Although rates of COVID-19 have been dropping, you can stil have COVID-19 without any symptoms and pass it on to family, friends and colleagues, who may be at increased risk from coronavirus.

Being healthy doesn’t reduce your risk of catching COVID-19 or passing it on, which is why it is important to get a vaccinations when it is offered to you.

The COVID-19 vaccination will reduce the chance of you suffering from COVID-19 disease.

No vaccine is 100% effective, and it takes a few weeks for your body to build up protection from the vaccine.

Some people may still get COVID-19 despite having a vaccination, but this should reduce the seriousness of any infection they do get.

The vaccines that are being used have been shown to be effective and no safety concerns were seen in studies of tens of thousands of people.

Over half the country's adult population has now had their vital first vaccine dose.
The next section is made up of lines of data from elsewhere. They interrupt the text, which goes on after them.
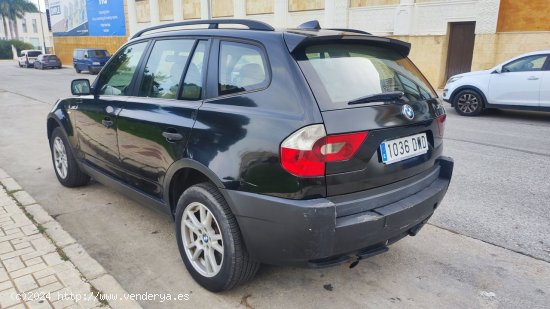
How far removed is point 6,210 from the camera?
4.14m

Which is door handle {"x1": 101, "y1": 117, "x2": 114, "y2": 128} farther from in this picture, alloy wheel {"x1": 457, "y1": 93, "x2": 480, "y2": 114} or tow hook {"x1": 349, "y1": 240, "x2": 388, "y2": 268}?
alloy wheel {"x1": 457, "y1": 93, "x2": 480, "y2": 114}

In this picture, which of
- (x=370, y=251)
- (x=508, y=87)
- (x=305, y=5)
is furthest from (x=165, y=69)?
(x=305, y=5)

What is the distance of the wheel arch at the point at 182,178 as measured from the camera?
8.92ft

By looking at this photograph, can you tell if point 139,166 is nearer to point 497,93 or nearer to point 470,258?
point 470,258

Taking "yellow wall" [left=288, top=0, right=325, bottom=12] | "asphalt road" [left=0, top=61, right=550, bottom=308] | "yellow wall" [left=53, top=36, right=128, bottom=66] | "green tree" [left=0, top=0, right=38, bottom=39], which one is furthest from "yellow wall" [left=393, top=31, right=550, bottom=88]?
"green tree" [left=0, top=0, right=38, bottom=39]

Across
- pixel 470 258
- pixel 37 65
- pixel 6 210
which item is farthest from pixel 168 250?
pixel 37 65

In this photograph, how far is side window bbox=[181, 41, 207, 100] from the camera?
301 cm

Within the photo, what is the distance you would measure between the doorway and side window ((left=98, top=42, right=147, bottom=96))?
1560 centimetres

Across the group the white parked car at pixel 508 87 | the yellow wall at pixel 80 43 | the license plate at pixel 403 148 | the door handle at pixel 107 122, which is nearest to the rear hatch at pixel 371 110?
the license plate at pixel 403 148

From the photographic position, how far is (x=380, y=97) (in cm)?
264

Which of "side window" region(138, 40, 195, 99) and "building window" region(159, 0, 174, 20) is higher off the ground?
"building window" region(159, 0, 174, 20)

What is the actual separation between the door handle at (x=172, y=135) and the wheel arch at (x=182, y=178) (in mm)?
160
According to NHS figures, more nine out of 10 people aged 65 and over have already had their first dose.

Sefton GP, Dr Pete Chamberlain has shared this video on the local COVID-19 vaccination programme.

The NHS has worked with charities to produce advice about the coronavirus (COVID-19) vaccine and certain health conditions.

Staff giving you the vaccine will be wearing personal protective equipment and will follow all cleaning and disinfection requirements.

The UK’s national Joint Committee on Vaccination and Immunisation (JCVI) advised on 16th April, 2021 that pregnant women should be offered the COVID-19 vaccine.

In its statement, the Committee said that there have been no specific safety concerns identified with any brand of coronavirus (COVID-19) vaccines in relation to pregnancy. This means the vaccines should be offered to pregnant women at the same time as the rest of the population, based on their age and clinical risk group.

In this  video, JCVI member Dr Maggie Wearmouth provides advice about COVID-19 vaccination and pregnancy.

You can read the JCVI advice here.



Vaccination information for unpaid carers

Unpaid carers are now being invited to receive their first COVID-19 vaccination, providing they:

  • Are eligible for a carer’s allowance
  • Are identified as a primary carer by their GP
  • Are receiving support following a carer’s assessment by their local council or from a local carer’s organisation 
  • Are the sole or primary carer who provides close personal care or face to face support for an elderly or disabled person who is clinically vulnerable to COVID-19 

Carers will be contacted in phases, starting with those carers already known to health and social care services. Those who are identified as a primary carer on their GP’s register or eligible for a carer’s allowance will be invited first, followed by those who have had a statutory carer’s assessment by their local council or are receiving support from local carers organisation. 

All eligible unpaid carers will be contacted by the NHS when it’s their turn to receive the vaccine and will be given information about how they should book their appointment. This will either be at a vaccination site in their local community supported by their GP practice, or at a large vaccination centre. 

In some cases where caring responsibilities are shared, an additional person can be classed as a primary carer and receive a vaccination.

Every possible effort will be made to vaccinate eligible carers at the same time as the people they care for, such as when they accompany them for a vaccination. 

If you are an unpaid carer and you are unsure if you are eligible, contact Sefton Carers Centre and they will advise you if you are able to receive your COVID-19 vaccine.

Vaccines are the way out of this pandemic. By getting vaccinated unpaid carers can help protect themselves from becoming seriously ill from COVID-19, so they can continue to be there for their family, friends, and the people they care for.